Texte présenté –
Un pays préservé, donc, mais aussi un pays fermé. Nous l'avons vu, la politique internationale du Bhoutan est réduite au minimum vital. Pour l'immigration, elle est quasi inexistante. Si le Bhoutan est un pays où il fait bon vivre, il fait surtout bon y vivre si l'on est un Bhoutanais ou un riche touriste. N'ayez donc pas trop l'espoir d'y passer vos vieux jours.
Le côté obscur de ce penchant protectionniste, c'est que le Bhoutan, selon le principe "un peuple, une nation", a expulsé il y a une vingtaine d'années quelque 100 000 immigrés népalais dont certains vivaient là depuis des générations, et a sévèrement réprimé les tentatives de résistance (100 morts). La population totale du Bhoutan est estimée à 2 millions de personnes, mais le gouvernement ne reconnaît que les 708 000 bhoutanais de souche, et les népalais se voient refuser certains emplois. Si une partie des expulsés a reçu l'asile politique à l'étranger, en 2007, environ 30 000 vivaient encore dans des camps de réfugiés à la frontière, oubliés de la communauté internationale.

Données fournies –
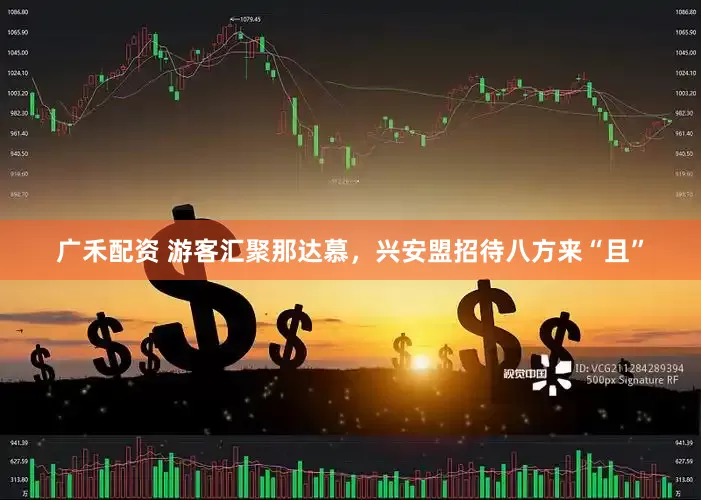 广禾配资 游客汇聚那达慕，兴安盟招待八方来“且”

Actions à mener –
• 1. D'après le texte sur le Bhoutan, combien d'immigrés népalais le pays a-t-il expulsés il y a une vingtaine d'années ?
• 2. Écrivez la suite du texte sur le Bhoutan, en partant de sa dernière phrase.

Corrigé des exercices –
• 1. Quelque 100 000 immigrés népalais.

• 2.
La question posée par la situation au Bhoutan est donc cruciale : peut-on préserver son environnement et sa culture tout en restant ouvert sur le monde ? Peut-on être ouvert sur le monde sans être envahi par la consommation de masse, la pollution et les conflits internationaux ? En un mot, est-il possible de vivre avec le reste du monde sans qu'il ne vous avale ?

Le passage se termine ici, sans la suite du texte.